韩张氏叹了口气,又絮絮叨叨说了许多何云昭小时候的事,贺云昭听的很认真,因为那些小事,都是她不知道的。
从韩张氏的话中可以判断出来,她确实还是挺喜欢何云昭的,甚至还在卢淑珍怀头一胎,何家没人管何云昭的时候,带过她几个月。
也难怪何云昭有愿意和韩峰亲近,估计是看在姨母的份上,更看重这个表哥。
韩家人在这儿坐了一上午,贺云昭留他们在暖阁用了饭。
韩张氏还趁着没人的功夫,把贺云昭引到暖阁的小间里,偷偷地拿了一个贴身藏的荷包给她,悄声道:“你姨父不知道我攒的有钱,你拿着用。”
贺云昭笑着推拒道:“我有银子使,姨母不用担心我。”
韩张氏不肯,非要给贺云昭,贺云昭推辞不掉,便收了。就这个时候,韩峰趁丫鬟收拾盘筷的功夫,闯了进来,作揖对韩张氏道:“娘,我也有几句话想对表妹说。”

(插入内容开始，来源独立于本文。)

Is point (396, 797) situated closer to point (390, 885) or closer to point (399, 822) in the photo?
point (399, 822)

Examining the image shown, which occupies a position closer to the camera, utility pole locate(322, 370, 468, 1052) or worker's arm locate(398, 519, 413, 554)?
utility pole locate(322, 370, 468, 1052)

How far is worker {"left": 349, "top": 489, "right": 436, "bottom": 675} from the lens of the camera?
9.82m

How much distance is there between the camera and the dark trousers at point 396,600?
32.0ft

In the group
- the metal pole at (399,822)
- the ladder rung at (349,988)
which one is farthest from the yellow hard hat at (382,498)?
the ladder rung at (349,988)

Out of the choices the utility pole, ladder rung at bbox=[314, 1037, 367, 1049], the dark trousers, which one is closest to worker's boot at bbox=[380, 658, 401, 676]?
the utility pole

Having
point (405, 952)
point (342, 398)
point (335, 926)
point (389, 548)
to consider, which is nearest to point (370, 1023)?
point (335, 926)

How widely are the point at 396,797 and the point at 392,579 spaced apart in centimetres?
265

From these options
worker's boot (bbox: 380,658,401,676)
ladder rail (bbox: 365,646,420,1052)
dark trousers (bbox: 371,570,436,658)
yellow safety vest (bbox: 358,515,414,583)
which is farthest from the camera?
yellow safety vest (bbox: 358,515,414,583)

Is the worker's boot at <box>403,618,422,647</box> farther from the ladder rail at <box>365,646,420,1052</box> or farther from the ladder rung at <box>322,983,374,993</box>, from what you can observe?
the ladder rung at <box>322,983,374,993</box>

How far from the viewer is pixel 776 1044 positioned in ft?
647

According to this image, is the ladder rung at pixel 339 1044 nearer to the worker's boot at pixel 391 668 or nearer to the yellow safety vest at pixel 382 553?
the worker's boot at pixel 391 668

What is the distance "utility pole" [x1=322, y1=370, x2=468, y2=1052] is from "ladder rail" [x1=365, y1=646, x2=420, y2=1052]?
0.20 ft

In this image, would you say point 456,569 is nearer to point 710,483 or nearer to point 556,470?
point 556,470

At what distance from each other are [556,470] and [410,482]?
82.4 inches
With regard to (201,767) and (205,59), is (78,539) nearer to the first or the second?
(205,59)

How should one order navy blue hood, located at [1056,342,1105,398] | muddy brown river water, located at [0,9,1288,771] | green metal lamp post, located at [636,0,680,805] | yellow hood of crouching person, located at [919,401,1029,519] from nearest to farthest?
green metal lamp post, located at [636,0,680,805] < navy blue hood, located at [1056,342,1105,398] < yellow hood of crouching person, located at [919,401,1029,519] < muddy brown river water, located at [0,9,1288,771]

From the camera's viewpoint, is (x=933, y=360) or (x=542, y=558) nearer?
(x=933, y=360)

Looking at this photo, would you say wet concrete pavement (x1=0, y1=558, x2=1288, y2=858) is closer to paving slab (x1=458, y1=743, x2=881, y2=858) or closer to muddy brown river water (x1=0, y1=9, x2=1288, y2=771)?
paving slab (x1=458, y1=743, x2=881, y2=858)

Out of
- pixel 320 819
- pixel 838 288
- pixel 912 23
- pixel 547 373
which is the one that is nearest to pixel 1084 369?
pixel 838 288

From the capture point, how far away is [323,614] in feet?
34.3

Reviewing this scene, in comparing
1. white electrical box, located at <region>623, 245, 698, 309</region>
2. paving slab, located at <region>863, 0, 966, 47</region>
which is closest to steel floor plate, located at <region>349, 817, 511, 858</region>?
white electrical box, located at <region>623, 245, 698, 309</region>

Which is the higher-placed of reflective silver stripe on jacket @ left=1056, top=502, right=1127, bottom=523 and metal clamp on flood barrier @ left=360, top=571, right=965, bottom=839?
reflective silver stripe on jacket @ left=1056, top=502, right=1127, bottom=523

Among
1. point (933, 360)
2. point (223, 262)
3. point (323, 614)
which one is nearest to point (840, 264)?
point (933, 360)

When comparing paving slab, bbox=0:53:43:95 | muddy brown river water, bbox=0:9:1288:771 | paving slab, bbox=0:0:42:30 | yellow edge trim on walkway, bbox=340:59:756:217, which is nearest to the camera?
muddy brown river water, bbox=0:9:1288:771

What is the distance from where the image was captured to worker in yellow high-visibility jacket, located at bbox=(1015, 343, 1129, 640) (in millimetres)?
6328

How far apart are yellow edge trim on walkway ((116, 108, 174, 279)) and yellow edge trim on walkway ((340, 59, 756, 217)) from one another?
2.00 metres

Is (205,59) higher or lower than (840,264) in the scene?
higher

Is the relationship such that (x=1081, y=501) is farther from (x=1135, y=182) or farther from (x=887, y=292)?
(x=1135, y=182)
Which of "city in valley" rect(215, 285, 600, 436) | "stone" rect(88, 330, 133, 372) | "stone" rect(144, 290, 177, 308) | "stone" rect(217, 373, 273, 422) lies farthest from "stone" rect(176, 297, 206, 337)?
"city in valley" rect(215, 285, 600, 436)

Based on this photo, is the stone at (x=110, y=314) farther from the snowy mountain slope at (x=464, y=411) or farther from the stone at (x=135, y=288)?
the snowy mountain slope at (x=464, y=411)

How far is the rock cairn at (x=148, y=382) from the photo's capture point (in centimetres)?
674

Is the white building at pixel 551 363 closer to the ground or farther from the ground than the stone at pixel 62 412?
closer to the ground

韩张氏知道两人关系向来亲近,便先退了出去。自己的儿子差点娶了何云昭,不过因着聘礼微薄的缘故,到底是没成这门亲事,韩张氏颇觉惋惜。
贺云昭警惕地看着韩峰,道:“有话快说,半盏茶的功夫我就出去。”前院都是护院和经常洒扫的丫鬟小厮,就算后院的人要赶来,半刻钟的功夫过后,她一定会出去,不至于留下把柄。
韩峰拭泪道:“表妹,信你看到了?”
贺云昭有心把这件事断干净,便冷着脸道:“我看到了。你我虽说过亲,但我现在已经嫁作他人妇,从此以后桥归桥,路归路,省得给彼此添麻烦。”
韩峰不管不顾道:“云昭,倘若你再晚嫁几个月,咱们就……”
贺云昭道:“我二十才出嫁,你为何早不提亲?”
韩峰羞愧道:“你还是记恨上了韩家,是不是?可当年若我父亲肯答应卖掉十亩良田,家里就过下去了,你嫁来也是吃苦,我怎舍得叫你吃苦。”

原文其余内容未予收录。